PROVIDED RECORDS: Begin
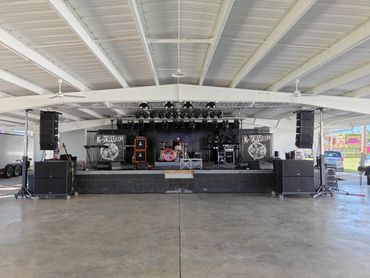 Empty stage set up for a live music performance under a covered pavilion.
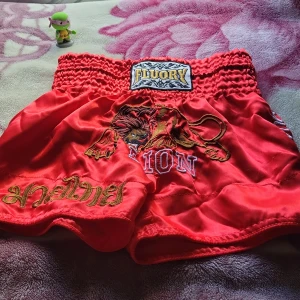 Röda Muay Thai shorts från Fluory - Snygga röda Muay Thai shorts från Fluory med broderad lejon-design och guldig text framtill. De har bred resår i midjan för extra komfort och är tillverkade i glansigt satinmaterial. Perfekta för dig som vill sticka ut på träningen!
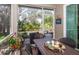 Relaxing screened patio with table and chairs, overlooking a lush, natural landscape at 201 Auburn Woods Cir, Venice, FL 34292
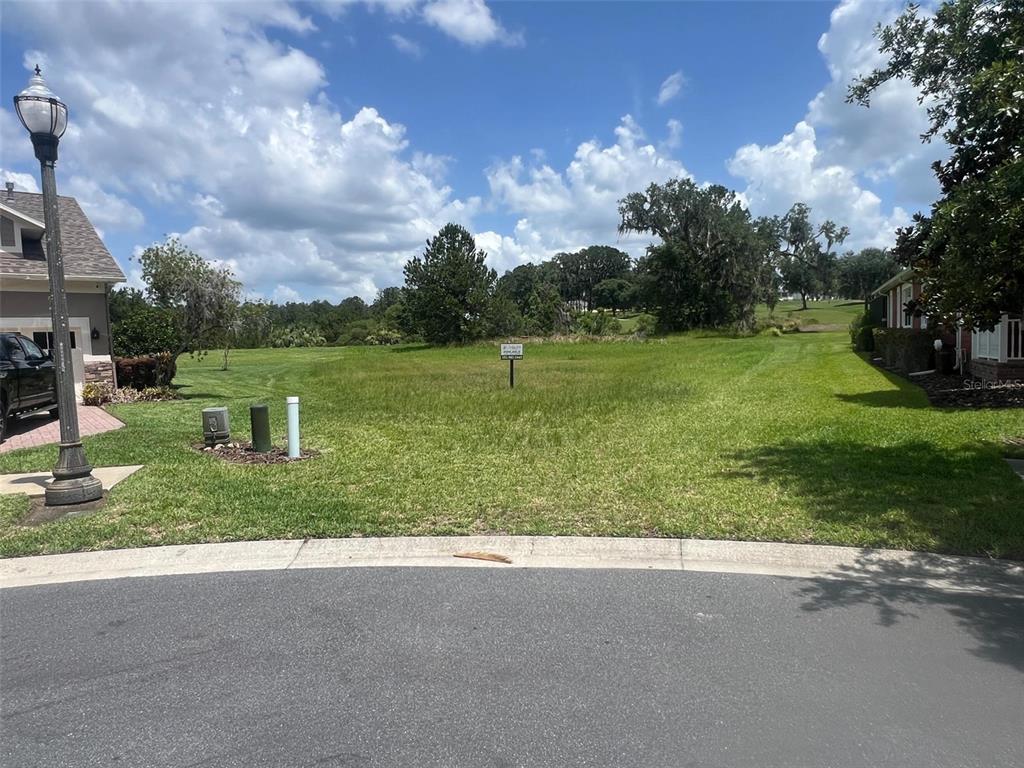 A vacant grassy lot sits between two houses on a sunny day — 19492 FOREST GARDEN COURT, BROOKSVILLE, FL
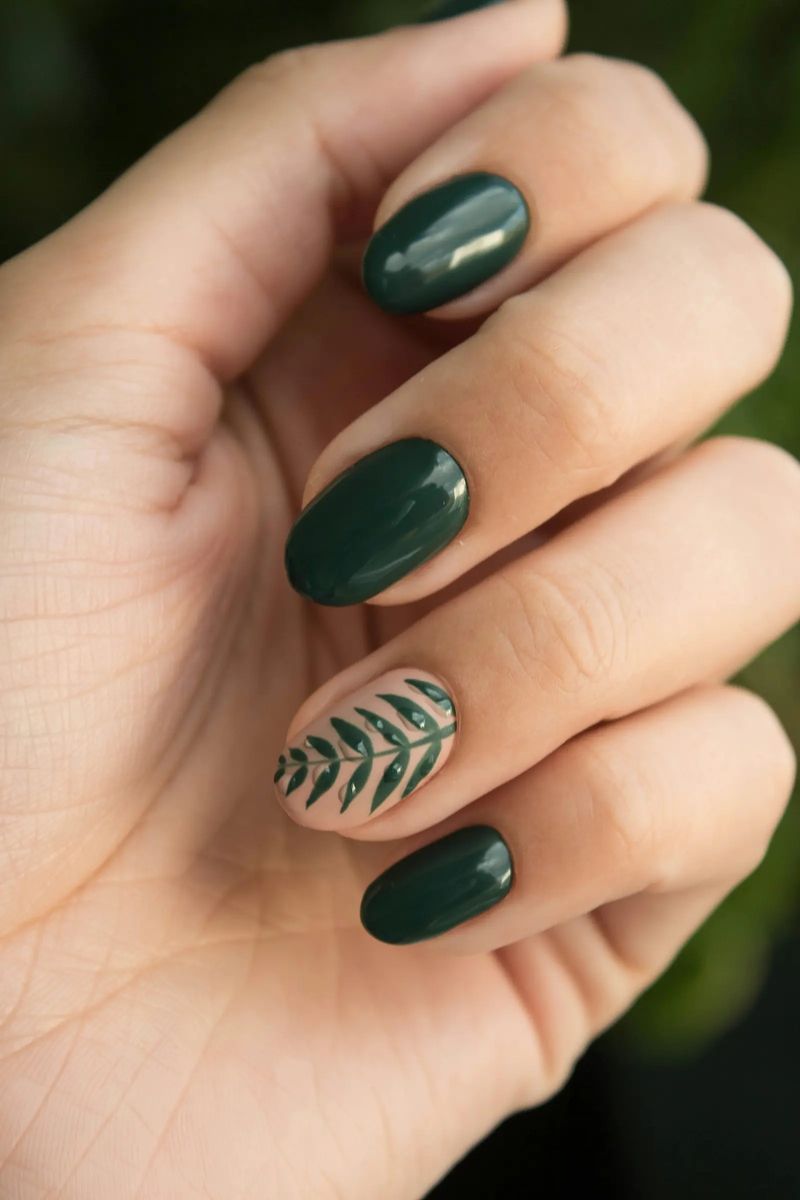 Manicura verde oscuro con una uña decorada con una hoja pintada a mano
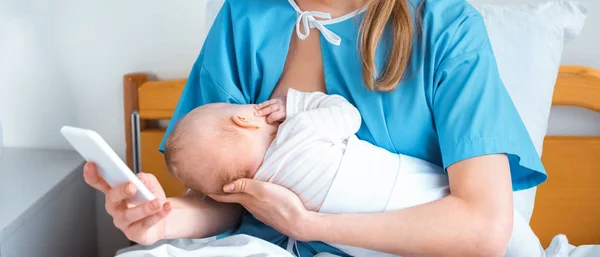 Cropped shot of mother breastfeeding baby and using smartphone in hospital room — Stock Photo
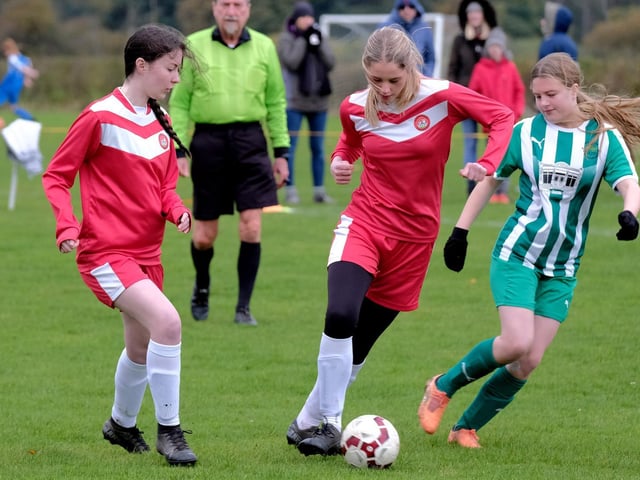 Jess Morgan brings the ball away for the hosts with teammate Milly Walker looking on

Photo by Richard Ponter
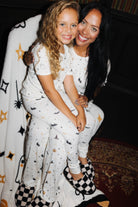 Child sitting with an adult in matching Halloween Icon Print pajamas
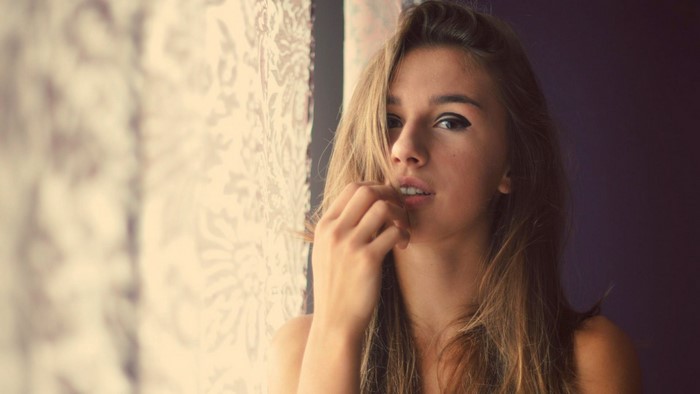 Woman with long brown hair touching her lips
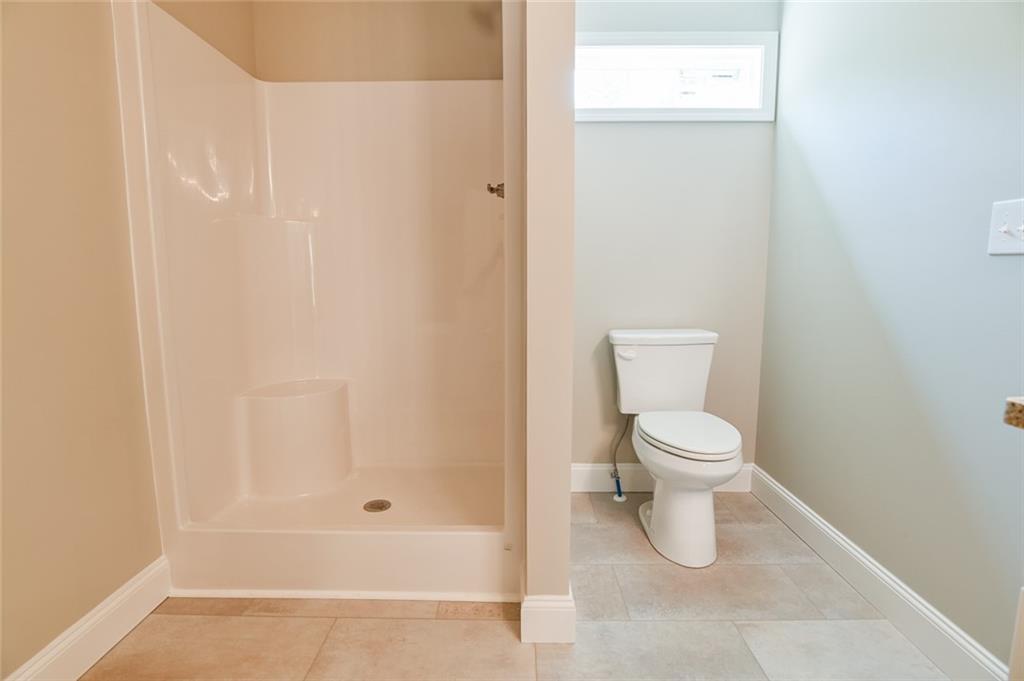 205 Perkins Road Dahlonega, GA 30533 - Photo 14 of 51 a bathroom with a toilet and shower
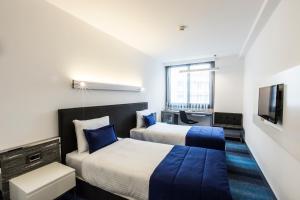 Postel nebo postele na pokoji v ubytování Zeniva Hotel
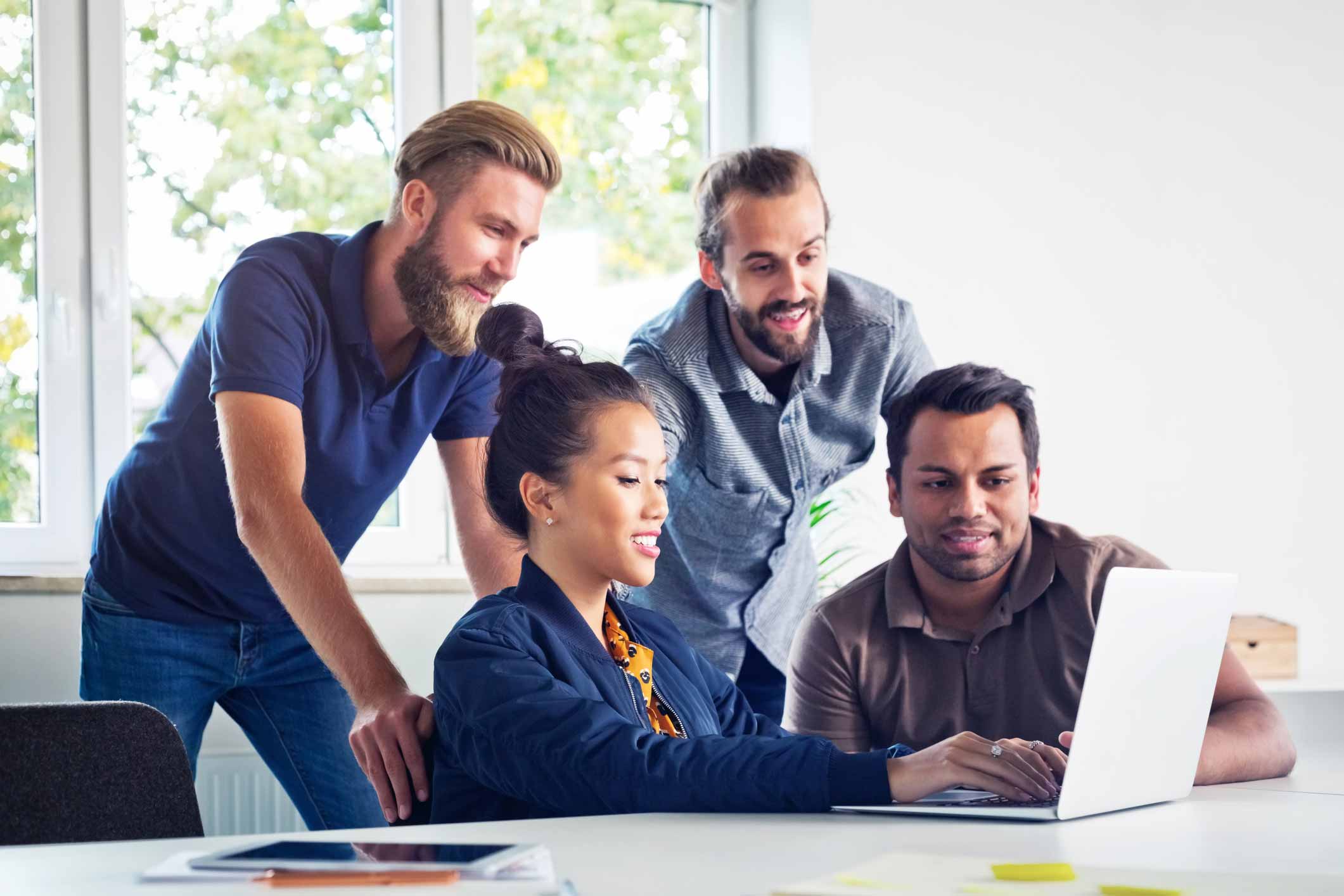 Four people collaborate around a laptop, exploring eDiscovery and automation in a bright office.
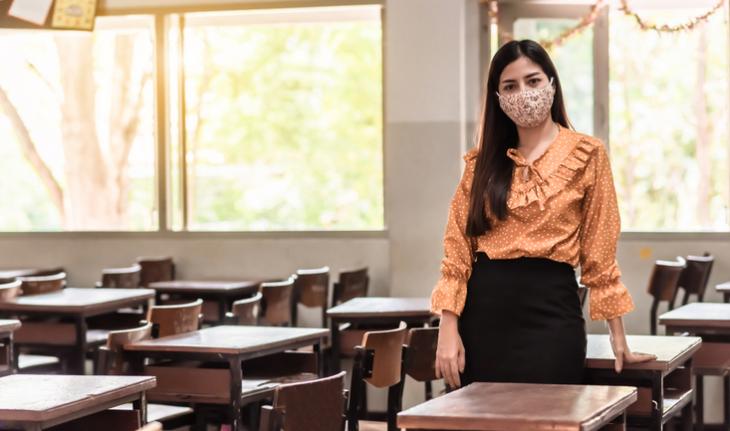 woman teacher wearing a mask in a classroom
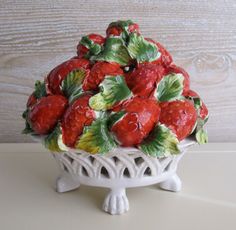 a white bowl filled with red strawberries on top of a table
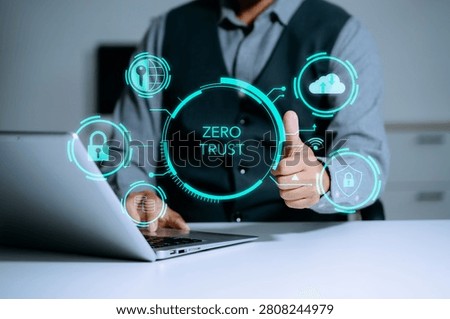 Zero trust security concept Person using computer and tablet with zero trust icon on virtual screen of Data businesses.in office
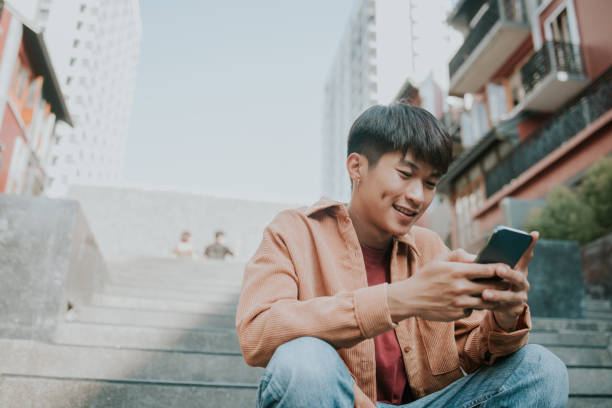 Asian male university student texting message on his mobile phone.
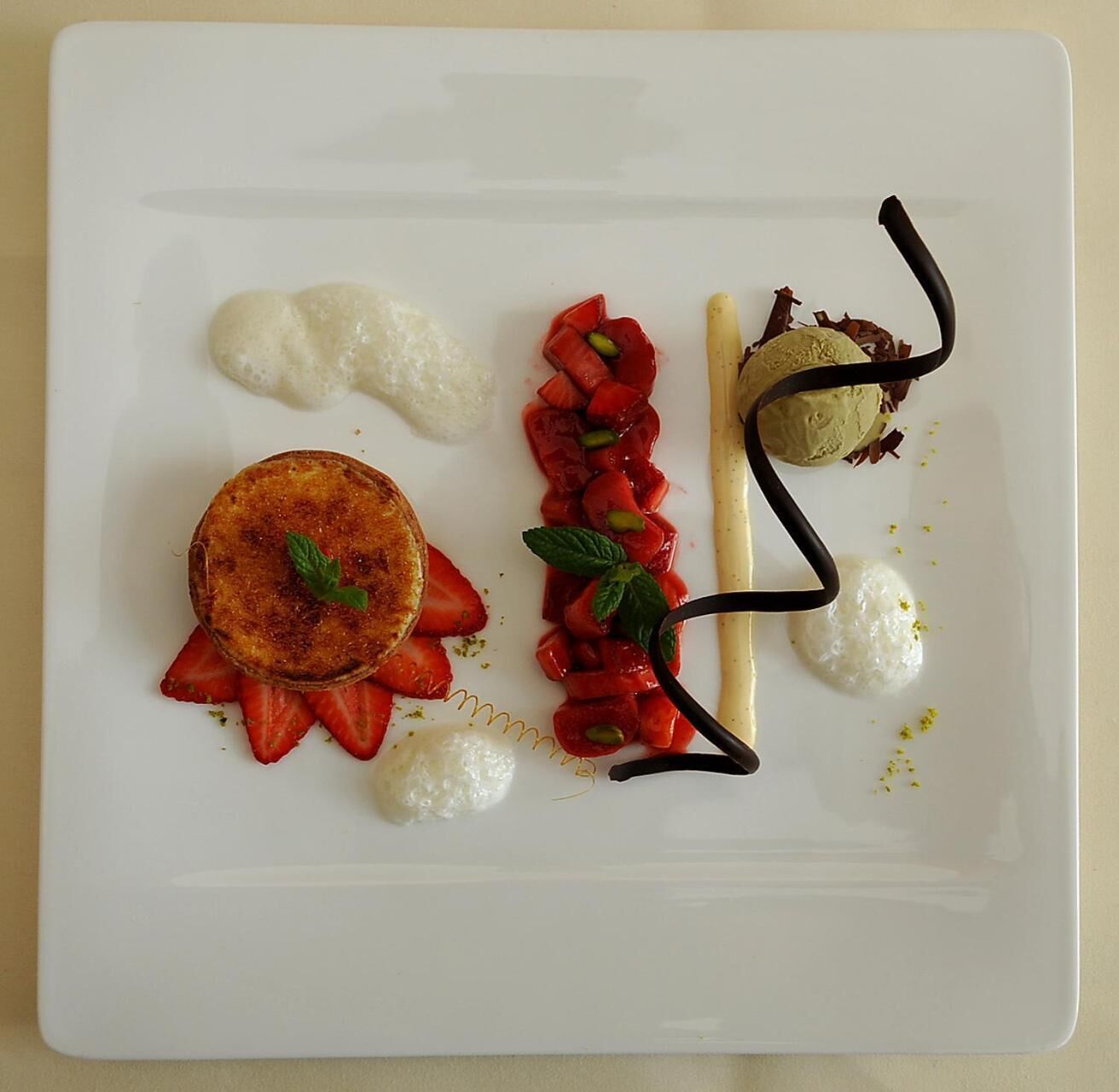 A white plate with a dessert consisting of a round pastry, strawberries, and a chocolate drizzle.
PROVIDED RECORDS: End
Give the items starting at the line that contains "Photo by Richard Ponter" and ending at the line that contains "Postel nebo postele" as a JSON list of strings, one string per line, with blank lines skipped. Leave out the pictures.

#### [RESPONSE]
[
  "Photo by Richard Ponter",
  " Child sitting with an adult in matching Halloween Icon Print pajamas",
  " Woman with long brown hair touching her lips",
  " 205 Perkins Road Dahlonega, GA 30533 - Photo 14 of 51 a bathroom with a toilet and shower",
  " Postel nebo postele na pokoji v ubytování Zeniva Hotel"
]